On Sun, 12 Apr 1998, Hamish Moffatt wrote:

> > The point here is that it's _documented_ to return EBADF if the stream
> > pointer is not an open stream, and that's not what happens.  This is
> > difficult to enforce in practice, and is not necessary for ISO compliance --
> > so let's fix the man page.
> 
> Is it really so difficult to handle this situation though? Using
> Steve's test program on Solaris does as expected:

Yes, it would be quite difficult to do efficently.  There's no good way to
tell that the pointer you're passing is _really_ a FILE* pointer.  Once it's
closed, the pointer's value is meaningless.

There are various ways you could keep fclose() from crashing if you give it
an invalid pointer (eg. keep a linked list of all open files, and only close
the file if you find it in the list) but that wastes memory and is slow.

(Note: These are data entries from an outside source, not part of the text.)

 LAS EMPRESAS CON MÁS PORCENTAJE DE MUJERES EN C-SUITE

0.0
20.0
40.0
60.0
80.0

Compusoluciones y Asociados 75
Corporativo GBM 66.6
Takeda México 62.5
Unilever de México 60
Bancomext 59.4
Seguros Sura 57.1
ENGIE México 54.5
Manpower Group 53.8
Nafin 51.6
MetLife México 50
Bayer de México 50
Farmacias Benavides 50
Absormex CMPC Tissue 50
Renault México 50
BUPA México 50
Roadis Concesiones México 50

If you try to fclose(NULL) (like when the file can't open and you close it
anyway) it's easy to ignore -- just return immediately if the file pointer
is NULL.  But should we do that?

Personally, as a programmer myself, I much prefer to work on a system that
gives up consistently when I do something wrong.  That's what segmentation
faults are all about.  It would be _easy_ to tell the kernel "don't kill
tasks if they write to random memory locations."  That's what DOS and Win16
did -- and you end up with random memory corruption that's virtually
impossible to debug.

Note that libc5 apparently didn't crash (at least, hylafax worked) when you
double-fclosed a file, but that wasn't because of any feature of libc5.  It
was just lucky enough to avoid hitting any memory areas the wrong way.

Anyone who can operate GDB should be able to track down a crash in fclose()
as long as it segfaults properly.

But the fclose() behaviour should be documented... the way I usually phrase
it in my own API documentation is something like "a call to this function
causes the pointer to become invalid, and it should not be used in
subsequent function calls."

Have fun,

Avery

P.S. I'll try Solaris at work on Tuesday.  I suspect its non-crashing
behaviour is just good luck on their part.